To finally build the TensorFlow (pip-)package ("wheel"), please invoke the following command (in the past the zip-stage ran into problems with Python wheels containing debug code because of exceeding <span>2 GB</span> for the size of the wheel).
```bash
bazel-bin/tensorflow/tools/pip_package/build_pip_package /tmp/tensorflow_pkg
```
The new Python TensorFlow wheel can be installed by the following command (use `sudo -H` in front to elevate your permissions, or add `--user` (this flag does not require a user name argument but implicitly specifies the current user) to install locally for the current user rather than installing it in a system-wide fashion):
```bash
pip install -I /tmp/tensorflow_pkg/<package-name-build-above.whl>
```
The `-I` flag may be sufficient to reinstall the wheel even when the name of the wheel suggests that the same version is already installed. To make sure that no other bits are left, it is perhaps even better to remove all TensorFlow wheels (system-wide and user-local). In rare cases it can help to start over and to remove all locally installed Python packages (`rm -rf ~/.local`).
```bash
pip uninstall tensorflow
pip install /tmp/tensorflow_pkg/<package-name-build-above.whl>
```
**Note**: Unless a workload is symlinked and built underneath of the TensorFlow directory (for quicker development turnaround time; out of scope in this document), a wheel must be installed before it can be used to run any TensorFlow Python-code (the desired workload).

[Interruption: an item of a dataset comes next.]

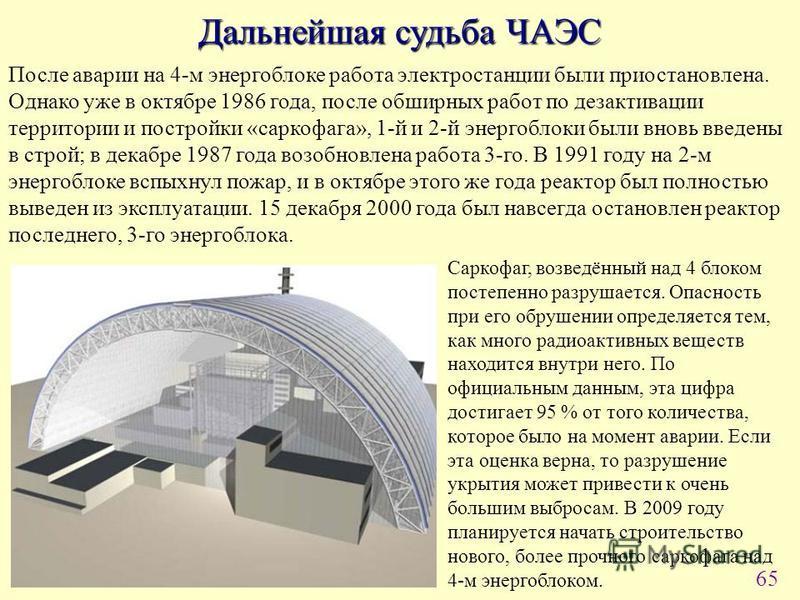 65 Дальнейшая судьба ЧАЭС После аварии на 4-м энергоблоке работа электростанции были приостановлена. Однако уже в октябре 1986 года, после обширных работ по дезактивации территории и постройки «саркофага», 1-й и 2-й энергоблоки были вновь введены в с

## Performance Tuning<a name="performance-tuning-and-profiling"></a>
To use MKL and MKL-DNN effectively, the environment shall be setup with at least `KMP_BLOCKTIME=1` (perhaps more environment settings such as `KMP_AFFINITY=compact,1,granularity=fine`, `KMP_HW_SUBSET=1T`, and `OMP_NUM_THREADS=<number-of-physical-cores-not-threads>` are beneficial). The `KMP_BLOCKTIME` shall be set to a "low number of Milliseconds" (if not zero) to allow OpenMP workers to quickly transition between MKL's and TF's (Eigen) thread-pool. Please note that LIBXSMM uses the native TensorFlow (Eigen) thread-pool.

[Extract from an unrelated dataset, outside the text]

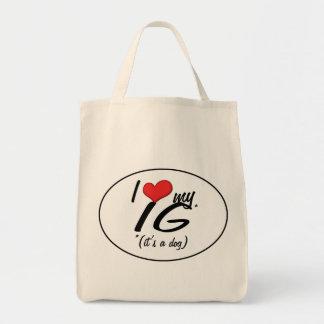 I Love My IG It s a Dog Bag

It can be very beneficial to scale TensorFlow even on a per-socket basis (in case of multi-socket systems). Generally, this may involve <span>(1) real</span> MPI-based communication, or <span>(2) just</span> trivially running multiple instances of TensorFlow separately (without tight communication). For example, [Horovod](https://github.com/uber/horovod) can be used to perform an almost "trivial" instancing of TensorFlow, and to add an intermittent averaging scheme for exchanging weights between independently learning instances (Horovod is out of scope for this document). Similarly, for inference all incoming requests may be dispatched (in batches) to independent instances of TensorFlow. For the latter, the web-based client/server infrastructure TensorFlow Serving may be used to serve inference-requests.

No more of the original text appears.